The difference analysis results (Fig. 8A) of the GSE115574 dataset showed that six FRDEGs were statistically significant (p < 0.01 for ATF3; p < 0.05 for DIAPH3, SMARCA4, CAD, CAV1, and COP1 ). The rest eight genes (SNAI2, FHL2, CYBB, TLR4, GPX3, HCFC2, METTL14, and VIM) were not significantly expressed (p ≥ 0.05).

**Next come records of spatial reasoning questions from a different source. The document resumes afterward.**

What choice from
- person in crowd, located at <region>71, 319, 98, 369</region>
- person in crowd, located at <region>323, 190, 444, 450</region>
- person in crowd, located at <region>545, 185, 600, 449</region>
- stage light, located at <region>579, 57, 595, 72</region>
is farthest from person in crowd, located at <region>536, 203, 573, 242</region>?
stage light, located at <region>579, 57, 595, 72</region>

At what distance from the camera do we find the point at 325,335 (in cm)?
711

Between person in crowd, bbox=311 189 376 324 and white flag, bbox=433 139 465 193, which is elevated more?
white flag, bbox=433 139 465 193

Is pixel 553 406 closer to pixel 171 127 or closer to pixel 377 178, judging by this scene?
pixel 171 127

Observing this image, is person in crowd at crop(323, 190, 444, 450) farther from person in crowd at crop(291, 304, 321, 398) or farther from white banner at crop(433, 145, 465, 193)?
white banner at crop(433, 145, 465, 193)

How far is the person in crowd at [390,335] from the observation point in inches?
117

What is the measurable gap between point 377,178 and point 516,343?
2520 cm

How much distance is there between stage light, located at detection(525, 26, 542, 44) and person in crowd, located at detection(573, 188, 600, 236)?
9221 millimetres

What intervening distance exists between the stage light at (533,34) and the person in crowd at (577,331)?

The ROC curves of FRDEGs in the GSE79768 dataset were plotted, and the results are presented (Fig. 7B-7F). The ROC curve showed that the FRDEGs ATF3 (AUC = 0.905) and CAD (AUC = 0.905) in the GSE79768 dataset were highly correlated with the different groups (AUC > 0.9); DIAPH3 (AUC = 0.881), SMARCA4 (AUC = 0.857), and COPG1 (AUC = 0.857) showed a certain correlation with different groups (0.7<AUC<0.9). Similarly, the ROC curves of the FRDEGs in the GSE115574 dataset were plotted, and the results are presented (Fig. 8B-8F). The ROC curve showed that the expression levels of FRDEGs DIAPH3 (AUC = 0.724), ATF3 (AUC = 0.810), SMARCA4 (AUC = 0.752), CAD (AUC = 0.757), and COPG1 (AUC = 0.733) in GSE115574 dataset were correlated to different groups (0.7 < AUC < 0.9).
2.7 qRT-PCR
We used RT-qPCR to analyze levels of the DEGs in the AF group. The qRT-PCR analyses revealed that the expression levels of COPG1 elevated in atrial tissue of AF rats, and the expression level of ATF3 decreased (Fig. 9). The PCR results were consistent with the results obtained by bioinformatics analysis.